Quanto ao filme, bem, foi chorar do inicio ao fim. Quando eles se esbarram *esbarrar é uma palavra engraçada* e ficam atrapalhados e depois o Gus vai contra a porta, chorei nessa parte, mas acho que chorei, porque sabia que o personagem iria morrer. 
   Sabem aquela parte em que a Hazel tem liquido nos pulmões e está na cama e não consegue respirar?
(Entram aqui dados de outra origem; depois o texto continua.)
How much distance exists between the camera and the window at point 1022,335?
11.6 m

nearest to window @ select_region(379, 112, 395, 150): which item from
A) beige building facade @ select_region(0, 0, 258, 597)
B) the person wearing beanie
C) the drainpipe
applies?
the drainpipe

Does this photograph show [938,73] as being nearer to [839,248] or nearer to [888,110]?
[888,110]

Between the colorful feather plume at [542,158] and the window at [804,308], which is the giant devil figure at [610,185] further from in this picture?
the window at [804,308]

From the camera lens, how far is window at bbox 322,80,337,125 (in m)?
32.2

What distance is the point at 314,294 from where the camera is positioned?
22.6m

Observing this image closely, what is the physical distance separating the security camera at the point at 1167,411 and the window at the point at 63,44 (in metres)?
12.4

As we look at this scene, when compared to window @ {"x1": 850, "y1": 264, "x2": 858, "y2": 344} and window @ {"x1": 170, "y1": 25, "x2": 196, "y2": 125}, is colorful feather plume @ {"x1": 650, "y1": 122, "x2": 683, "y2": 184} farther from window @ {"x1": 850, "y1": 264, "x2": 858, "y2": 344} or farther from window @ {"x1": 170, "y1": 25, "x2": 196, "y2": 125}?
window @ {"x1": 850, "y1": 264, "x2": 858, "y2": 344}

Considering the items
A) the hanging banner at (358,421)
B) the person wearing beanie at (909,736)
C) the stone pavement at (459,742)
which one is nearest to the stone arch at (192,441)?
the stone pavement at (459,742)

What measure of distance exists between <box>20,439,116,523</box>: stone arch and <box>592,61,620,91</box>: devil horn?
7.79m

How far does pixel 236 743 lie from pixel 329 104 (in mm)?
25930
Nessa parte eu também estava aflita, não sei como aconteceu, mas instantaneamente eu deixei de respirar *eu sei, eu vivo demasiado a personagem*.
   Eu quando estava a ver o filme, ia-me situando no livro, para ver o que acontecia depois e quando reparei que algumas falas/cenas faltavam fiquei desconsolada, porque no livro tudo faz sentido então achei que o filme estava incompleto, MAS, depois de reflectir um pouco *aqueles minutos de choque depois do filme* pensei que o essencial estava no filme e tudo o que não apareceu é apenas uma "prenda" do John Green para nós, porque tudo o que está no livro e não aparece no filme, só os leitores e o autor é que sabem, só nós e o John Green é que sabemos e isso sabe bem, porque de certa forma sabemos quase tudo acerca daqueles dois personagens *mais o dos olhos robóticos*.
   Não sei quando vou ser capaz de o ver outra vez, talvez vá já a correr e carregar no play, ou talvez isso demore meses, porque para ser sincera, não tenho coragem. 

Agora falando de coisas serias, mas qual é a vossa de não valorizarem tanto o Isaac, não estou a dizer em termos de personagem, porque o seu romance com o Gus é muito bonito, mas em termos de beleza?! Tudo bem que o Gus é a personagem principal e que é jeitoso, mas já viram o Isaac? Ele também é alguma coisa de muito bonito. 

Três posts em uma semana, não está mal....isso se eu tivesse alguém para os ler.